First, Mendelian randomisation (MR) requires stringent assumptions, that is, the genetic instruments are associated with the exposure, are not linked with the outcomes other than via effects on the exposure and no confounders of the associations of the genetic instruments with the outcome exist.2 We agree that weak instruments which violate these assumptions would lead to biased associations. As such, we are very cautious in the selection of genetic instruments. Specifically, we used the most significant three uncorrelated (r2<0.01) single-nucleotide polymorphisms (SNPs) from a genome-wide association study (GWAS),3 as previously,4 and replicated using uncorrelated SNPs in genes relevant to the metabolism of n−6 PUFA, that is, FADS1, FADS2 and NTAN1.5 To ensure the SNPs predicting LA were not confounded, we assessed their Bonferroni corrected associations with key confounders, that is, socioeconomic position (job and Townsend Index) and lifestyle factors (alcohol and smoking), in the UK Biobank.
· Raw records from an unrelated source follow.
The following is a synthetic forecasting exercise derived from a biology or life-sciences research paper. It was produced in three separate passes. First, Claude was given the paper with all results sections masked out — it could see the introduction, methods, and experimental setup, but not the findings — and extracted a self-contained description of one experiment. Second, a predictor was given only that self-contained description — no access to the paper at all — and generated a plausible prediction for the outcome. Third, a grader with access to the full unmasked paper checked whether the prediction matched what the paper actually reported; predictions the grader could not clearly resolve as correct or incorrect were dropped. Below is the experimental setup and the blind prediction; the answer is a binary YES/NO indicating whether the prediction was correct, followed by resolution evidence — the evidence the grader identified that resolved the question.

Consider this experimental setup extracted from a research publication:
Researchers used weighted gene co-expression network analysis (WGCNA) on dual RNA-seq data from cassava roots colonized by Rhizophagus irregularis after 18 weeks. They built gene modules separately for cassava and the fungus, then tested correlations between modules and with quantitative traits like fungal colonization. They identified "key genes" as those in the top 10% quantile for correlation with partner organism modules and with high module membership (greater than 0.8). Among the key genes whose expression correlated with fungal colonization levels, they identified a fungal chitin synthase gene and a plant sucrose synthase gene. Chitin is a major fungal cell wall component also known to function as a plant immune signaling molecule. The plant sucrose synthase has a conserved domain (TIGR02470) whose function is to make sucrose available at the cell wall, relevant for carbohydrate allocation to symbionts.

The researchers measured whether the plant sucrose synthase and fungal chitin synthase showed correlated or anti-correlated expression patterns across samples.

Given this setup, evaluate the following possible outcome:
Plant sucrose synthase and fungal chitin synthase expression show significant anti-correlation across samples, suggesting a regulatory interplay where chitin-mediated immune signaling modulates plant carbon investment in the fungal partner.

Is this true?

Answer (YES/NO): NO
To ensure the selected SNPs were solely linked with autoimmune disorders via effects on LA (no pleiotropy), we checked using three comprehensive curated genetic cross-reference systems, Ensembl (http://www.ensembl.org/index.html), the GWAS catalogue (https://www.ebi.ac.uk/gwas/) and PhenoScanner (www.phenoscanner.medschl.cam.ac.uk), which provide all well-established known associations of SNPs with their phenotypes, including subgenome-wide associations. We also used MR-PRESSO (MR Egger, Mendelian Randomization Pleiotropy RESidual Sum and Outlier) and multivariable MR to identify and correct for unknown potential pleiotropy. Using these genetic instruments, we validated that the effects on lipid profile were consistent with the well-established cholesterol-lowering effect of LA.6

Second, in the letter Lee makes a link between “limited numbers of IVs” and “bias from weak instruments”1; however, they are not equivalent. Instead, there is a “bias-variance trade-off for the number of instruments used in IV estimation”.7 Specifically, at a fixed mean F-statistic, increasing the number of instruments will lower the variance of the estimate (increase the precision) but at the same time may increase the possibility of bias from weak instruments.7 The validity of the instrument is mainly based on the compliance with the MR assumptions rather than the number of instruments available. A single SNP, if validated, can also be used as an instrument in an MR study,8 as has been the case in previous influential MR studies.9 10 Lee did not provide any information about checking the instruments for associations with potential confounders, such as socioeconomic position, smoking and alcohol use, or checking for pleiotropic associations, in addition to sensitivity analysis using different analytic methods.1

We agree that using more valid instruments could increase the power of an MR study. However, we are unclear as to the validity of the use of 75 SNPs for LA as mentioned by Lee.1 The 173 SNPs associated with LA at the genome-wide significance are highly correlated.3 We cannot identify 75 independent SNPs meeting the selection criteria given by Lee (“linkage disequilibrium R2 of 0.001, clumping distance of 10 000 kb, and a p-value threshold of 5.00E−08”)1; those criteria only give the three SNPs providing the same information as what we used. However, if we apply a method suitable for correlated SNPs11 and use all 167 SNPs available at genome-wide significance, we get an estimate very similar to that in our original letter (OR 0.97, 95% CI 0.95 to 0.98, p<0.001).

References

Footnotes

  • Handling editor Josef S Smolen

  • Funding The authors have not declared a specific grant for this research from any funding agency in the public, commercial or not-for-profit sectors.

  • Competing interests None declared.

  • Patient consent Not required.

  • Provenance and peer review Commissioned; internally peer reviewed.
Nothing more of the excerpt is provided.